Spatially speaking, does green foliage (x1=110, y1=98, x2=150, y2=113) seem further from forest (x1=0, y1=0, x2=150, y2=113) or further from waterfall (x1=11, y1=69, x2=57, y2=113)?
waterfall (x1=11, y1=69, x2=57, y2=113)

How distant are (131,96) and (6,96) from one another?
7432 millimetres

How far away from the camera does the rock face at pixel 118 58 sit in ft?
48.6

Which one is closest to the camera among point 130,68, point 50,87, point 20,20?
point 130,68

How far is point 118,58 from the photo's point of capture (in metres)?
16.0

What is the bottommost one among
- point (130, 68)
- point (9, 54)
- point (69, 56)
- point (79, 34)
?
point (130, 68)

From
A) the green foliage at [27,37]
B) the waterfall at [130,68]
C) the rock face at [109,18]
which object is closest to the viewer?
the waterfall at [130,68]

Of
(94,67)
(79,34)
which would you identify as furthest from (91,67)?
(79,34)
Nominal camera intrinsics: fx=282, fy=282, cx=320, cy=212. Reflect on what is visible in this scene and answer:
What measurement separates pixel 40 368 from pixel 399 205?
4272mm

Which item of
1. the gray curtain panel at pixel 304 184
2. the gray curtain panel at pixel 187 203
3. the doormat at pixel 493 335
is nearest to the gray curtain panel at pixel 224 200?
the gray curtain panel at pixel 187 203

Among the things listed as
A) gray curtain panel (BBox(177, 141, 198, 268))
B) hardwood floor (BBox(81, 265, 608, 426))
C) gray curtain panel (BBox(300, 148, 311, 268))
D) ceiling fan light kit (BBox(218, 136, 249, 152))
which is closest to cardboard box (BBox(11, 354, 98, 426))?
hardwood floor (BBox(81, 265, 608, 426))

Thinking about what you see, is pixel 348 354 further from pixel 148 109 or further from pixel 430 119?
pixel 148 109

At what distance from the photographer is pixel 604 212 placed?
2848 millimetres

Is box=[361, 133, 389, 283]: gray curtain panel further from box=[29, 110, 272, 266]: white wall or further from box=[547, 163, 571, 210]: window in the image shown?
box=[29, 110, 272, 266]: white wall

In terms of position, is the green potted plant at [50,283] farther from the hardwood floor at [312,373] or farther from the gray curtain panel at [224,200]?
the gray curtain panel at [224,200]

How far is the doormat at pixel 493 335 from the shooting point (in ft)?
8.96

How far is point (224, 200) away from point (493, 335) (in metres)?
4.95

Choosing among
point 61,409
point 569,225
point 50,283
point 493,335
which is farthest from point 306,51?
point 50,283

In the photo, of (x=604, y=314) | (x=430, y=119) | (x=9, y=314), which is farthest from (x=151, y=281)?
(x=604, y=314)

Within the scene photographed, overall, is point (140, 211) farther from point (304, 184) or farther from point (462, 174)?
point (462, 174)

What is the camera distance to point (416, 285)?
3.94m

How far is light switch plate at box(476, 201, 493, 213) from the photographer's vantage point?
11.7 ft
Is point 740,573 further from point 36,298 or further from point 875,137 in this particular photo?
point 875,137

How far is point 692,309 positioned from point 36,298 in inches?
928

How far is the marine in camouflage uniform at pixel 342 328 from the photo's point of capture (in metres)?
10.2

WORK TO COMPLETE:
Reproduce the listing verbatim, beginning at the line that contains "In terms of" and stopping after its final line.

EXERCISE RESPONSE:
In terms of position, is the green potted plant at [50,283] farther from the hardwood floor at [312,373] or farther from the gray curtain panel at [224,200]?
the gray curtain panel at [224,200]

How far is the doormat at pixel 493 335 from the shooting point (in ft)?
8.96

How far is point (224, 200) away from point (493, 335) (in metres)?
4.95

Choosing among
point 61,409
point 569,225
point 50,283
point 493,335
which is farthest from point 306,51?
point 50,283

In the photo, of (x=604, y=314) | (x=430, y=119) | (x=9, y=314), which is farthest from (x=151, y=281)?
(x=604, y=314)

Within the scene photographed, overall, is point (140, 211) farther from point (304, 184) or farther from point (462, 174)?
point (462, 174)

What is the camera distance to point (416, 285)?
3.94m

How far is light switch plate at box(476, 201, 493, 213) from the photographer's vantage point?
11.7 ft
Is point 740,573 further from point 36,298 or further from point 875,137 in this particular photo?
point 875,137

How far is point 692,309 positioned from point 36,298 in inches?
928

How far is the marine in camouflage uniform at pixel 342 328 from the photo's point of capture (in metres)?
10.2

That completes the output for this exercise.